__DIRECTIONS__: Please return the listing below exactly, without any of its pictures.
TASK INPUT below:
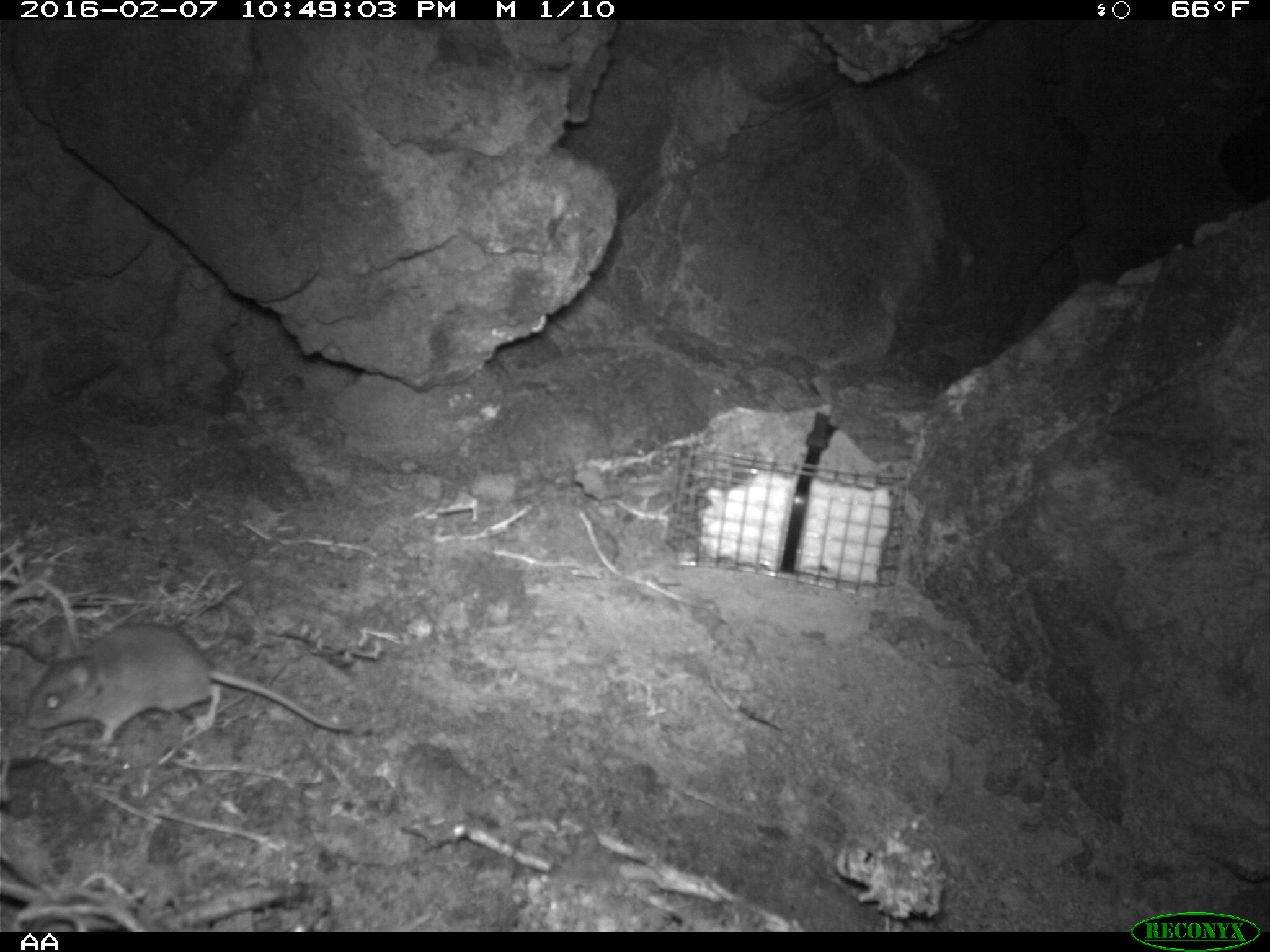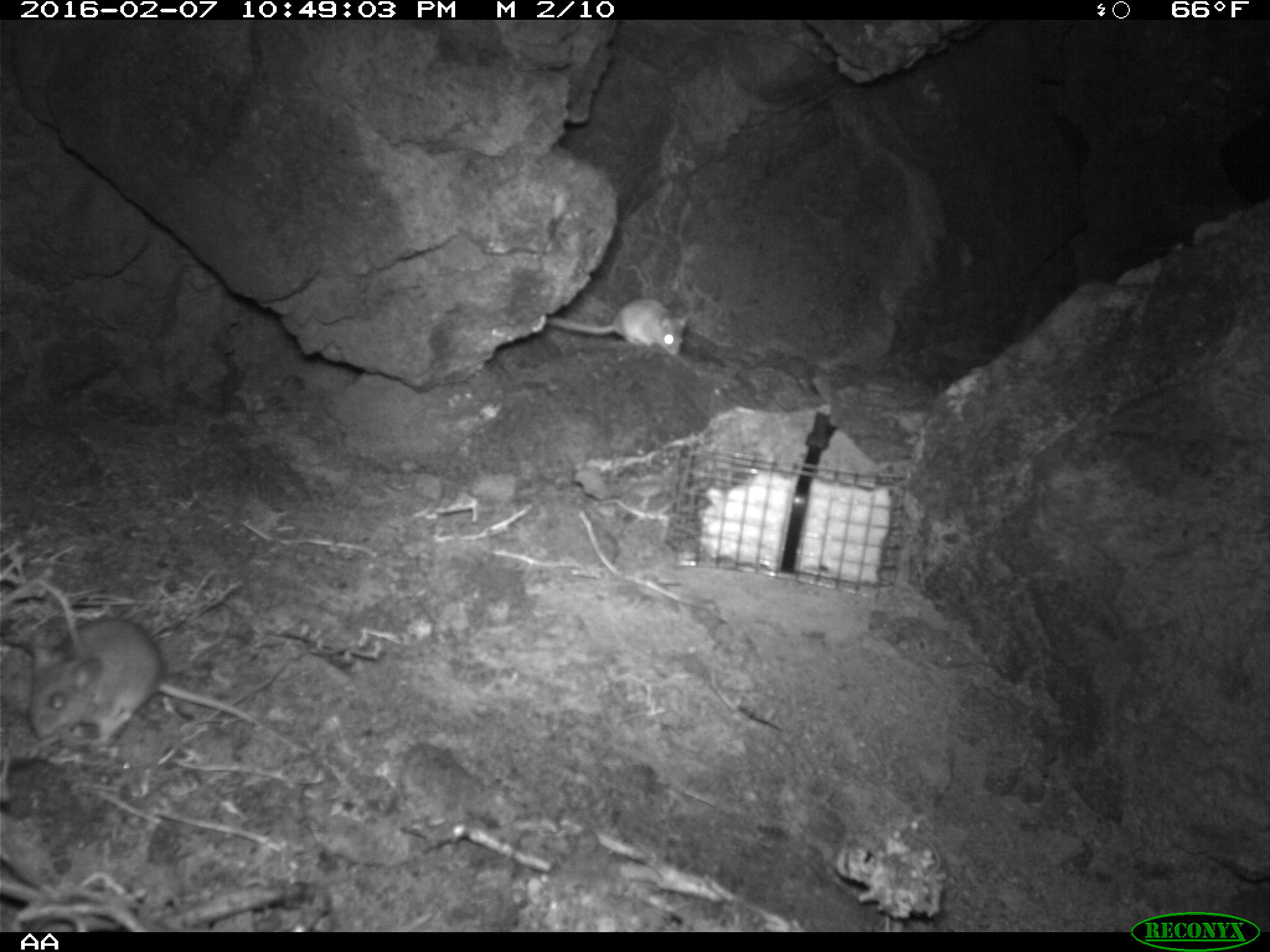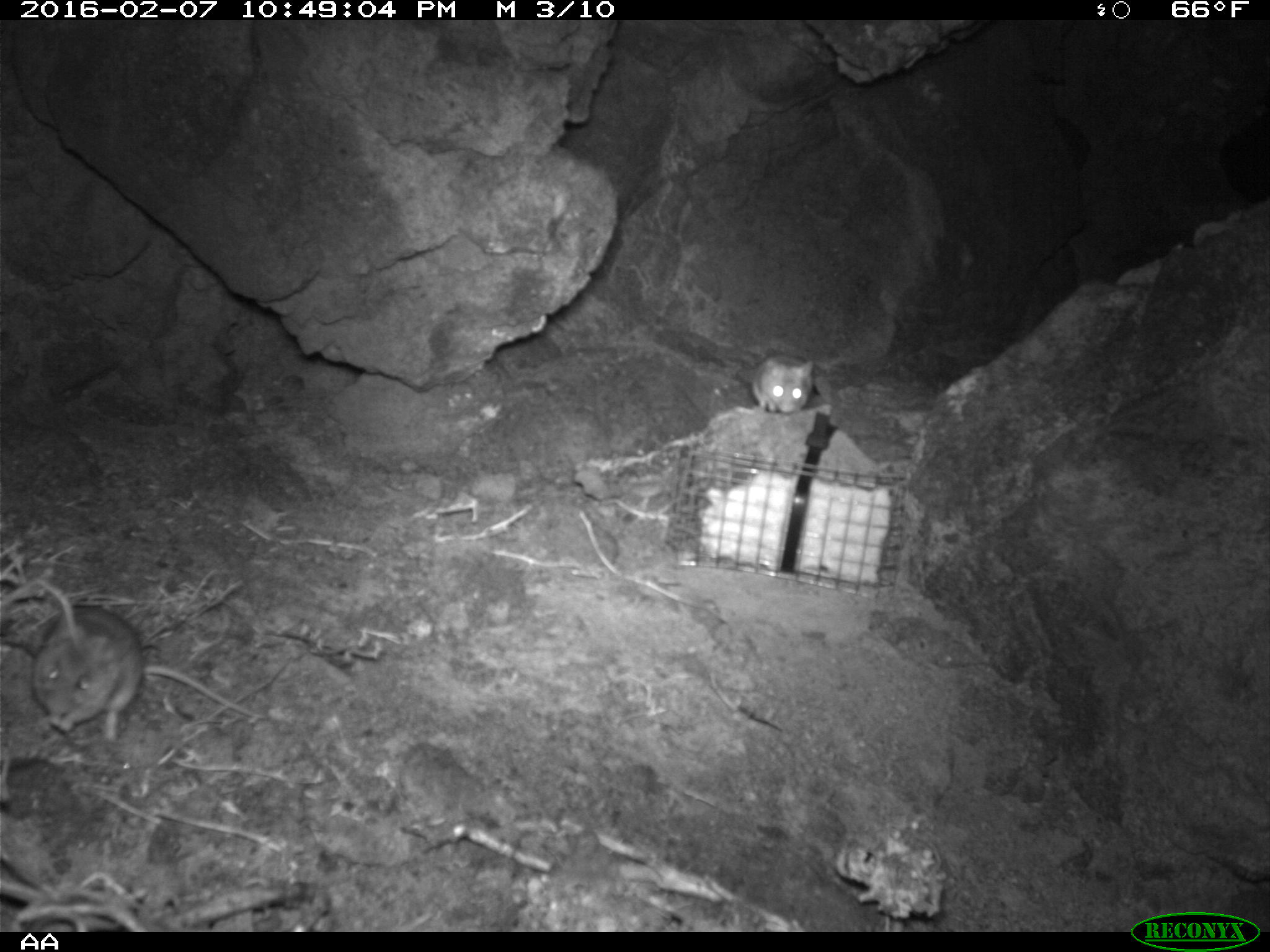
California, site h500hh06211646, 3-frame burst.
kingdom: Animalia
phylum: Chordata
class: Mammalia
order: Rodentia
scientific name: Rodentia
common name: rodent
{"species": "rodent (Rodentia)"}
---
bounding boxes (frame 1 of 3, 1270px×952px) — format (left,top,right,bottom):
rodent: (26,623,355,756); (0,577,87,804)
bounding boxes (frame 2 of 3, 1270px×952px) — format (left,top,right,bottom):
rodent: (29,618,311,756); (546,295,690,356)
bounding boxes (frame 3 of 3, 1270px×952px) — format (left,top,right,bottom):
rodent: (35,602,271,741); (748,355,814,416)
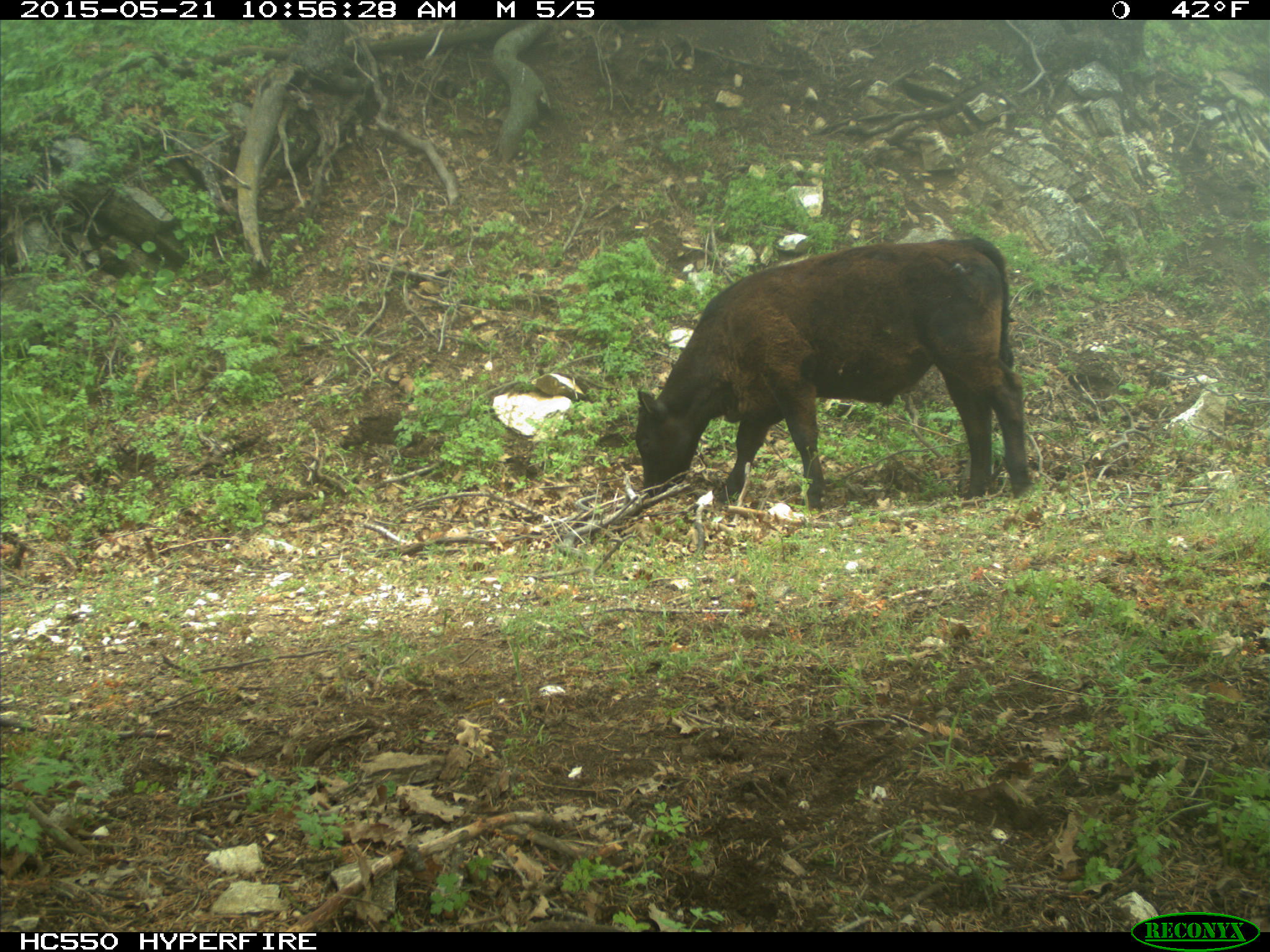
End of TASK INPUT.
__SOLVED EXERCISE__:
California, site h500hh06211646, 3-frame burst.
kingdom: Animalia
phylum: Chordata
class: Mammalia
order: Rodentia
scientific name: Rodentia
common name: rodent
{"species": "rodent (Rodentia)"}
---
bounding boxes (frame 1 of 3, 1270px×952px) — format (left,top,right,bottom):
rodent: (26,623,355,756); (0,577,87,804)
bounding boxes (frame 2 of 3, 1270px×952px) — format (left,top,right,bottom):
rodent: (29,618,311,756); (546,295,690,356)
bounding boxes (frame 3 of 3, 1270px×952px) — format (left,top,right,bottom):
rodent: (35,602,271,741); (748,355,814,416)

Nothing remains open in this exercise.